[Given task a] According to the letter to inner circle friends, where is the writer currently working?

It means everything and nothing

It means everything and nothing

Dear inner circle friends,

Another few weeks have passed and work has literally swallowed my life for a while.

It is incredible to observe the mind and the body surrounded by society and culture and norm and how one responds to it.

As most of you know I am currently residing back in Germany working in a hotel close to Bonn in my first profession (first in this lifetime). This hotel is anything but ‘normal’. It is extraordinary in many regards and the demands of transformation on many levels are huge.

Yet I feel drawn to be here and to help lift the incredible heaviness and darkness that surrounds Europe currently. I feel that Germany has a vital role to play to find a ‘new’ way of living, working, communicating, transforming. The old wounds are so obvious here.

My first impression on the plain sight level is how many new cars are on the road. It may be a trivial thing but I can’t get over the fact how many people get into debt just to drive the latest model of some car. For me a car was always a vehicle that brought me from a to b. Here it feels like a status symbol. The second thing I notice, especially working in a hotel with lots of German customers, is the negativity of Germans (yes I don’t like to generalize yet make an exception here). Often I think what do they complain about? They have a house, a car, lots of food, time to travel and money to travel , beautiful nature and the first thing is to complain about some minor detail. I often surprise, even shock them with my responses.

After a little while I notice how easy it is to get swamped by that cloud of negativity when one is tired or exhausted. And then one may end up in that cycle of just working, working, working and complaining. I have a deep understanding of how that can happen now and how easy it is at a place like this.

However as you know I walk the talk and since I am here to transform on all levels I am very honest with myself in that field. I noticed how I did get unbalanced, cynical and even aggressive. I am not hard on myself. I just experience those as I call them states of energy without putting any judgments on them or me. And I feel the huge difference that makes. I can BE aggressive at times and BE o.k. with it. I can be Cynical at times and be o.k. with it. And I notice that those states of energy are as valid as the states of joy and fun.

2 pointing allows me to not only get back into balance at any given moment but also to see  the bigger picture, to be able to observe without judgment and to reflect and be honest with myself and others.

Those moments that I experience a state of energy that you may call negative that have an influence of my relationship with others can be so enlightening once expressed, instead of being suppressed.

It feels like all is being brought to the surface to be observed, to be recognized, to be appreciated and to be accepted: AS they are As it is As we all are.

And one by one, one thought by thought, one story by story, one relationship by relationship I learn to fully accept everything that is as it is _ including myself.

Why am I telling you this?

When I started this journey and came across 2 pointing I had a vested interest in the outcome of my transformations. I have come to learn and experience that there is simply layer after layer of ‘truths’ or untruths to be uncovered. Every time the perspective changes. The truth goes deeper and deeper yet becomes simpler and simpler.

Truth is so personal. It means different things to different people. Yet it is VALID. Whatever is your truth is valid. The simplest form is really energy or information or light or god, whatever you may call it.

[Input material]
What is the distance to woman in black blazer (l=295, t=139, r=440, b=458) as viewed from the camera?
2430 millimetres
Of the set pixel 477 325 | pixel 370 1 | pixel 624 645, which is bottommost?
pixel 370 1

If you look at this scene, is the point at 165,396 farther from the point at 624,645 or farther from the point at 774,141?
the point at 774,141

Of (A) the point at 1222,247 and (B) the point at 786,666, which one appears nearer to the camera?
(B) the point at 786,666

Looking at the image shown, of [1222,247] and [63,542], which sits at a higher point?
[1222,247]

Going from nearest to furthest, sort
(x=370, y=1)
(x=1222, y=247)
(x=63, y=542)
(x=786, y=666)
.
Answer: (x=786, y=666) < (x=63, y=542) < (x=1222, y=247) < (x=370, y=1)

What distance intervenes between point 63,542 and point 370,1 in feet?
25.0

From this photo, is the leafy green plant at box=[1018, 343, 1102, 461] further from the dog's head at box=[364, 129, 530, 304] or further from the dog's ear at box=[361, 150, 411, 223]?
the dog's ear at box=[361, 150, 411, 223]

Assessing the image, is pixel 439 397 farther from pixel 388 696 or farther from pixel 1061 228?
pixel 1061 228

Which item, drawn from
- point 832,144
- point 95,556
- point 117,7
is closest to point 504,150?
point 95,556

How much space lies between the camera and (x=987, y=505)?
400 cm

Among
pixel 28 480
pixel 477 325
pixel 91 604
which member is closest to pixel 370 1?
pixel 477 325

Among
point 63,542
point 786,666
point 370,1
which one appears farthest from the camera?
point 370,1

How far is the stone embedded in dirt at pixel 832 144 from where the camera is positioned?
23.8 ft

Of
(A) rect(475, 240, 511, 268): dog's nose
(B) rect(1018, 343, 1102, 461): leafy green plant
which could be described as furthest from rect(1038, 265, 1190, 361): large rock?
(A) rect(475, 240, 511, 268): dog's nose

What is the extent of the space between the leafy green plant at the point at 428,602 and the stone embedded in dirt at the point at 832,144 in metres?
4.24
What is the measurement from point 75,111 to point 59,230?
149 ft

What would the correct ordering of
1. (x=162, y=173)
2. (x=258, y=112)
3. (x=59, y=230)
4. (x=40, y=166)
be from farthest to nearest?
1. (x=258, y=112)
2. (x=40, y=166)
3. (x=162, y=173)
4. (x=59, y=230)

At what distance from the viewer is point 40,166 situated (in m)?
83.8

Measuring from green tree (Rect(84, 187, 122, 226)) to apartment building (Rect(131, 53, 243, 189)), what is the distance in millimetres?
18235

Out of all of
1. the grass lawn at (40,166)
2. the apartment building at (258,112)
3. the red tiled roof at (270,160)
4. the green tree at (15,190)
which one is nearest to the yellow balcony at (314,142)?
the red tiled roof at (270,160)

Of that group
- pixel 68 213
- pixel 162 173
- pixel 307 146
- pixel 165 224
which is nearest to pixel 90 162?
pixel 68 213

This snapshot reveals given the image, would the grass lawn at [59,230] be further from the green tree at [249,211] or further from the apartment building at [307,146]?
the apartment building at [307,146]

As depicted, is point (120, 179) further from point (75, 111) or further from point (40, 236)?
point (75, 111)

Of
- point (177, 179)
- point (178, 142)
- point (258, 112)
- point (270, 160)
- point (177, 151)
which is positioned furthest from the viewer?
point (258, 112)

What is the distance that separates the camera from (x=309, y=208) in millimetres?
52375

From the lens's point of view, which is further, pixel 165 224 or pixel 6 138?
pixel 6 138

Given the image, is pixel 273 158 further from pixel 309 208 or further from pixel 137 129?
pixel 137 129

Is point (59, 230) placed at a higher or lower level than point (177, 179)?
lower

[Given task b] Locate every line in the listing above that contains the string "lower", and copy each of those lines.

[Response a] In a hotel close to Bonn, Germany.

[Response b]
Is point (59, 230) placed at a higher or lower level than point (177, 179)?
lower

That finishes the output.